Il Patto sociale proposto dall’Ucid mira a cambiare le sorti dell’Italia ma anche dell’Europa che fra pochi mesi andrà alle urne. “È difficile – commenta a margine del convegno nazionale, Riccardo Ghidella, presidente dell’associazione – pensare a uno sviluppo internazionale delle nostre piccole e medie imprese se non c’è una dimensione europea che omogenizza le decisioni e tutela le realtà locali. Questo equilibrio oggi non c’è perché abbiamo una Europa finanziaria e non politica, una sovranità locale richiamata e una sovranità europea assente.
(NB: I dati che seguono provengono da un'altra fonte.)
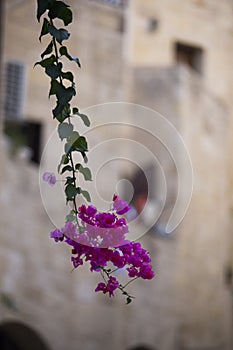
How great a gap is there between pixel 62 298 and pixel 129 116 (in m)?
2.55

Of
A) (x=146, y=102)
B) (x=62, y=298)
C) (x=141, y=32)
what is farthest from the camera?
(x=141, y=32)

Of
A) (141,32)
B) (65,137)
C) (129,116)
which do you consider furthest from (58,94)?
(141,32)

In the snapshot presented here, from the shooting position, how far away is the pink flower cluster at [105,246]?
78.2 inches

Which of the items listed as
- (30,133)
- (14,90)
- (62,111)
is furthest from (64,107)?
(30,133)

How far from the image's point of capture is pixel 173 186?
11.0 m

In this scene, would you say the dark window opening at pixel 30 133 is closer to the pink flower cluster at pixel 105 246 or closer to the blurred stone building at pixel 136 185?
the blurred stone building at pixel 136 185

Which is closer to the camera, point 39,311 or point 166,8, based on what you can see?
point 39,311

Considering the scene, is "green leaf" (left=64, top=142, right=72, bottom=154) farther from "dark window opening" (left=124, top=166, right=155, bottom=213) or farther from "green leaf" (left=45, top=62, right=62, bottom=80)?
"dark window opening" (left=124, top=166, right=155, bottom=213)

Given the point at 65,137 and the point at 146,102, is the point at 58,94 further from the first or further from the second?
the point at 146,102

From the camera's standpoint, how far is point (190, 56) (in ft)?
47.5

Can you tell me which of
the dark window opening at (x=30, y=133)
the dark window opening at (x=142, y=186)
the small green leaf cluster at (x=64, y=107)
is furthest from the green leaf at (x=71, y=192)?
the dark window opening at (x=142, y=186)

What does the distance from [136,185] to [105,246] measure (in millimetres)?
10287

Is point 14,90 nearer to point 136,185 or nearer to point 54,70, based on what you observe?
point 136,185

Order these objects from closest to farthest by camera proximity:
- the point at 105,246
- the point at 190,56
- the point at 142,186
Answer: the point at 105,246 < the point at 142,186 < the point at 190,56
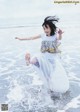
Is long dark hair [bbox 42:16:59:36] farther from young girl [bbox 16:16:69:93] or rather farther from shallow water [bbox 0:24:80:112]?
shallow water [bbox 0:24:80:112]

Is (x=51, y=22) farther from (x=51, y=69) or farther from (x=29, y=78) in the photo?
(x=29, y=78)

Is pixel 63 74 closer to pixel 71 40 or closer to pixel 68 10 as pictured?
pixel 68 10

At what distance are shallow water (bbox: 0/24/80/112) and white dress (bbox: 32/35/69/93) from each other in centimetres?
9

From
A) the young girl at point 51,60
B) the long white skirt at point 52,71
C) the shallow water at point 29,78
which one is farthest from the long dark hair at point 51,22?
the shallow water at point 29,78

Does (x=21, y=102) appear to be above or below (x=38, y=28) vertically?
below

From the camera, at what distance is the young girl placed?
382 centimetres

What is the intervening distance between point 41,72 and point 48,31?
43cm

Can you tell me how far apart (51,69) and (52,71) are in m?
0.02

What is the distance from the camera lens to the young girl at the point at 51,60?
3.82 m

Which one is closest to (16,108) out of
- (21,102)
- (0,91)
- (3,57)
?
(21,102)

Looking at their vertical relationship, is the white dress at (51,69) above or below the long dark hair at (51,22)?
below

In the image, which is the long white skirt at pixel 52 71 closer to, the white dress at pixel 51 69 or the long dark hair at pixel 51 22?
the white dress at pixel 51 69

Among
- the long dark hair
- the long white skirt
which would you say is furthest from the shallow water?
the long dark hair

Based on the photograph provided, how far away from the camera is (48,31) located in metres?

O noi abbiamo la capacità di far in modo che le scelte politiche siano omogenee o noi avremo una Italia isolata e fuori sintonia dalla soluzione”. Sulla crescita della disoccupazione, invece, “è indispensabile – osserva – aumentare gli investimenti, adottare un piano industriale, assente da anni in Italia, e aiutare l’imprenditore che dà lavoro tramite il cuneo fiscale. Infine formare chi si inserisce nel mondo del lavoro e adeguare le competenze di chi vi è già inserito”. Sulle pensioni, secondo Ghidella, “è stato compiuto un atto legittimo per riparare allo scempio compiuto dalla legge Fornero. Ma la sussidiarietà a pioggia non so che risultati potrà dare”. Sul tema dell’occupazione della popolazione migrante, lanciato dall’arcivescovo metropolita di Bologna, mons. Matteo Maria Zuppi, in apertura del convegno, Ghidella aggiunge: “L’associazione ha dei colloqui nelle diocesi per capire chi riceviamo nei territori. È necessario operare tutti per l’accoglienza ma anche instradare le persone. Va fatta poi una integrazione culturale che non può fare da sola l’impresa”.